Jacoby’s approach to this material shows him, finally, to be wed not really to history at all but to mythology—he mythos of Freudianism. Jacoby falls back repeatedly on Freud’s notion of the narcissism of minor differences,”hostility engendered by small disparities.” It’s an interesting notion but stretched past its breaking point when used as a rubric for violence “from Cain and Abel to the Present.”

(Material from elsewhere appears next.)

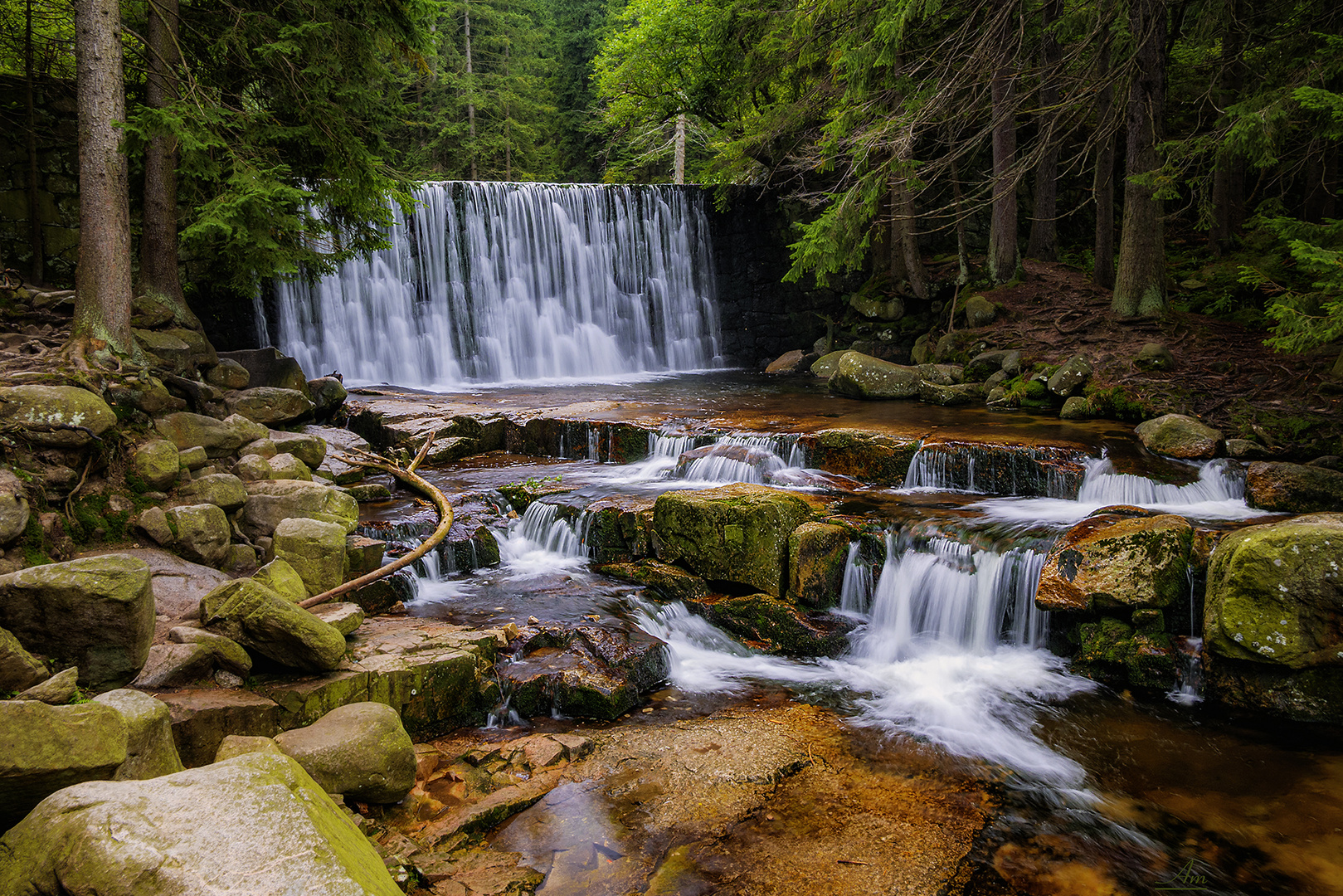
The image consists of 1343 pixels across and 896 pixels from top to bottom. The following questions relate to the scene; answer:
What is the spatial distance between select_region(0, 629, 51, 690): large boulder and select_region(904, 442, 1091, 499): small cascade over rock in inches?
295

Nor did the “small disparities” Jacoby alludes to seem quite that small to those who lived them. When Franz Kafka learned that Walter Rathenau—for a brief time Weimer’s Jewish Foreign Minister—was assassinated in 1922, his much quoted response was “It was incomprehensible that they should have let him live as long as that.” The “they” to whom Kafka refers were not brothers. They may have been neighbors. Kafka, though he composed literature in their language, senses that culturally they belonged to something like a different civilization housed just next door.

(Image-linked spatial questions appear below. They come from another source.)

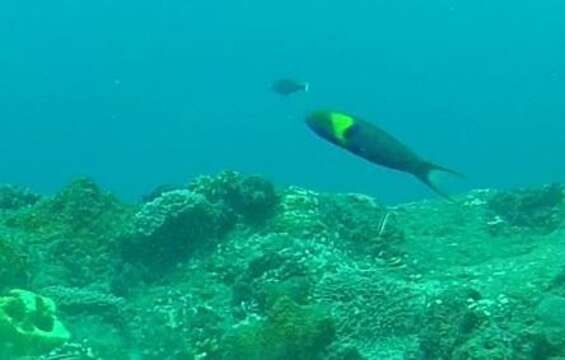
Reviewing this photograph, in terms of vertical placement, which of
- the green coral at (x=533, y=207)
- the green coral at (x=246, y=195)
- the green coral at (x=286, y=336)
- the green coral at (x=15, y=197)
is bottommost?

One of the texts Jacoby draws on for his theorizing is Freud’s splendid essay, “The Uncanny.” What’s admirable about that work is that it can be read as if Freud is not going about his usual business of buttressing, extending, or defending the edifice of psychoanalysis. It’s Freud, for a change, simply being astute, almost unFreudian, and enormously suggestive. (Here’s a counterfactual: if Freud did not dedicate himself to the master narrative of psychoanalysis in an age defined, intellectually, by master narrators we now think of as theoretical dinosaurs—Marxism, anyone?—perhaps we would have had a more fertile and endlessly fruitful Freud.)

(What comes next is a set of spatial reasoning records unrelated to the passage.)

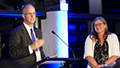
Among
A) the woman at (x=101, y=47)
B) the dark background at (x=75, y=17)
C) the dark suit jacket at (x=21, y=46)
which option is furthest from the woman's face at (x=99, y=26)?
the dark background at (x=75, y=17)

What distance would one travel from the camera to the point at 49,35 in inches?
200

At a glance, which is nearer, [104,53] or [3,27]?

In his essay, Freud concerns himself with how the sense of the uncanny is aroused in several ways. One way is when what we presume to be alive turns out to be inanimate, or, on the other hand, what we presume to be inanimate (mechanical, robotic) turns out to be alive—in short, when what we relate to as safe and familiar turns out to be strange and alien. These kinds of questions have enlivened film and literature for decades. Consider Blade Runner, for starters. Consider, even, that subject so thoroughly derided by Jacoby: sociobiology.
In his writings about ants, E. O. Wilson notes that their colonies are susceptible to invasion by out-sized beetles disguised in ant colony smell—olfaction being the ants’ primary sense—and, as counterfeit, monster ants, rampage as they please. Ants have tiny brains, limited senses; humans big brains, a multitude of senses. Yet ants and humans are both social species, and in both, the question of self and other is fraught—not reducible to either Biblical or Freudian scripture a la Jacoby.